§ TASKS TO CARRY OUT:
#1 For the diffusion notes, decide whether each statement agrees with the text: (a) Fick's first law applies only to steady-state diffusion; (b) the diffusion coefficient of a particle-matrix pair is the same at every temperature; (c) in steady-state diffusion the concentration profile is linear. For each, answer yes or no and quote the deciding words.
#2 Reproduce the stretch of the diffusion notes from "A flux is the" through "What is a flow?".
— START SELECTED PASSAGE —
Al2O3 = v_Ni’’ + 2Al_Ni* + 3O_O^x

This gives us a mass action term independent on po2, so here the partial pressure doesn’t matter.

Question 40

What is Fick’s first law?

Answer 40

J = D(- dc/dy)

Where J is the flux, c is the concentration of the particle and y is the direction we are considering the movement. D is the diffusion constant.

In other words, the flux is proportional to the negative of the concentration gradient.

Only applicable in steady-state diffusion.

Question 41

What is a flux?

Answer 41

A flux is the magnitude of something passing per unit time through a unit cross-sectional area perpendicular to the flux. Also it is the flow per cross-sectional area.

Some examples include:

1) molecular flux, which is number of atoms per unit time per cross-sectional area.
2) molar flux, which is the number of moles per unit time per cross-sectional area.
3) mass flux, which is the number of kilograms per unit time per cross-sectional area.

Question 42

What is a flow?

Answer 42

A flow is the magnitude of something passing per unit time. E.g. volume of water passing through a river.

Question 43

What is the diffusion coefficient?

Answer 43

The diffusion coefficient is a proportionality constant that shows up in Fick’s laws. It is also called the diffusivity. It is characteristic for a particle-matrix pair at a given temperature and pressure, and is thus not constant.

Question 44

What does it mean that diffusion is steady-state?

Answer 44

That the particle flow in equals the particle flow out.

Question 45

How does the concentration profile look like in steady-state diffusion?

Answer 45

It is linear, goes from high concentration (or temperature) of something to low concentration (temperature).

Question 46

What is Fick’s second law?

Answer 46

∂c/∂τ = ∂/∂y (D ∂c/∂y)

or if D is constant and independent of c:

∂c/∂τ = D (∂^2c / ∂y^2)
— END SELECTED PASSAGE —
— START DATASET ROWS —
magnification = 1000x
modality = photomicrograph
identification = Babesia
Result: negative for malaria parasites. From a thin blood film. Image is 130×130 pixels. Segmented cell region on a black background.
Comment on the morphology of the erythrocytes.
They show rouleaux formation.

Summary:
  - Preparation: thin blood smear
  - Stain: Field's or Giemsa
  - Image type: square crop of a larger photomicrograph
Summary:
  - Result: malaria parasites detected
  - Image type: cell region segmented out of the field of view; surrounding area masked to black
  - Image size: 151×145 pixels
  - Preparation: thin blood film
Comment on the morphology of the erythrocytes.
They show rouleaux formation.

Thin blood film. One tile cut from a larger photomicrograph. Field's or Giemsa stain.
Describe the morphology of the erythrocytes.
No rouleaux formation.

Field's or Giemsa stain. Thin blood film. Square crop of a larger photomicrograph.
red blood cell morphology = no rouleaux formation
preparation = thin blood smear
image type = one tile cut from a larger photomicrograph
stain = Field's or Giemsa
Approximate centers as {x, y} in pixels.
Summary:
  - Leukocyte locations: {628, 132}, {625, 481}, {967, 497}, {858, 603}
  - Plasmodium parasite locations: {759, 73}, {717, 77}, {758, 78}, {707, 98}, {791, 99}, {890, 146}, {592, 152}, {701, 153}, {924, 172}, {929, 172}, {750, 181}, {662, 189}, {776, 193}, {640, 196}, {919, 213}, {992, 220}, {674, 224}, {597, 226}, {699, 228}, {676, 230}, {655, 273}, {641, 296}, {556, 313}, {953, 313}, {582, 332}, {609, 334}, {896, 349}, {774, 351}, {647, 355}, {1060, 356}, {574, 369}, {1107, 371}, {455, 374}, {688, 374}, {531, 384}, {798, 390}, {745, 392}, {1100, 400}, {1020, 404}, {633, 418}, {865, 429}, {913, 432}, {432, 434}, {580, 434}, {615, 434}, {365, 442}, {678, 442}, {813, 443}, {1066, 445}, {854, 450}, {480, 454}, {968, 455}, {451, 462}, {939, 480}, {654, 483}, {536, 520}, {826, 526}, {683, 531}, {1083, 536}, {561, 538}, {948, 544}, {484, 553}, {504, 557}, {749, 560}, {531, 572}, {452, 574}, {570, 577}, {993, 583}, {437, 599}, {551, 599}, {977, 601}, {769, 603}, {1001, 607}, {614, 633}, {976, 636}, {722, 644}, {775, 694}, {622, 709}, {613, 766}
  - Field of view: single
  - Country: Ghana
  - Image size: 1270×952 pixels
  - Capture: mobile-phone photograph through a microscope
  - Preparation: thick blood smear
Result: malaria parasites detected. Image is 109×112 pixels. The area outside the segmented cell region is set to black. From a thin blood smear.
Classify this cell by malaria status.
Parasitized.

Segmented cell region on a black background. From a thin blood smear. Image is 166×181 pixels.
— END DATASET ROWS —
§ OUTPUTS BY TASK:
#1
(a) Yes: "Only applicable in steady-state diffusion."
(b) No: "It is characteristic for a particle-matrix pair at a given temperature and pressure, and is thus not constant."
(c) Yes: "It is linear"

#2
A flux is the magnitude of something passing per unit time through a unit cross-sectional area perpendicular to the flux. Also it is the flow per cross-sectional area.

Some examples include:

1) molecular flux, which is number of atoms per unit time per cross-sectional area.
2) molar flux, which is the number of moles per unit time per cross-sectional area.
3) mass flux, which is the number of kilograms per unit time per cross-sectional area.

Question 42

What is a flow?